*TASK OBJECTIVE*. When you reach the line containing "Cherub Super Bulky" in the records below, start copying exactly, and stop once you have copied the line containing "Salem witch trials ~notice".

*MATERIAL PROVIDED*.

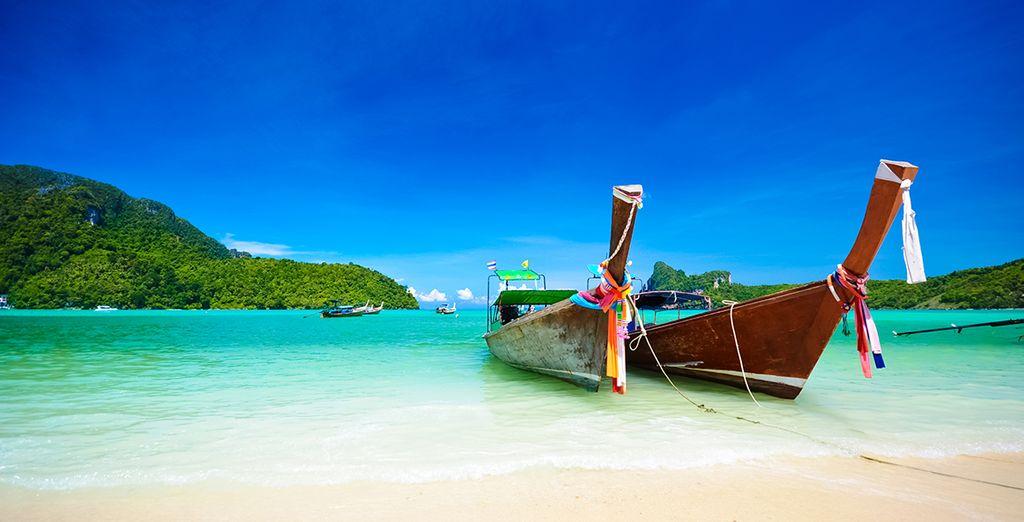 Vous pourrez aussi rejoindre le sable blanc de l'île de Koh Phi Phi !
* * *
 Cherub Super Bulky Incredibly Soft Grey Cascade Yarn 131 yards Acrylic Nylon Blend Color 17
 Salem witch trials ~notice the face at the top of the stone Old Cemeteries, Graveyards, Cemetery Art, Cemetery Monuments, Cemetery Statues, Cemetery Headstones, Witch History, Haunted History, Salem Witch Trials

*REPLY*.
 Cherub Super Bulky Incredibly Soft Grey Cascade Yarn 131 yards Acrylic Nylon Blend Color 17
 Salem witch trials ~notice the face at the top of the stone Old Cemeteries, Graveyards, Cemetery Art, Cemetery Monuments, Cemetery Statues, Cemetery Headstones, Witch History, Haunted History, Salem Witch Trials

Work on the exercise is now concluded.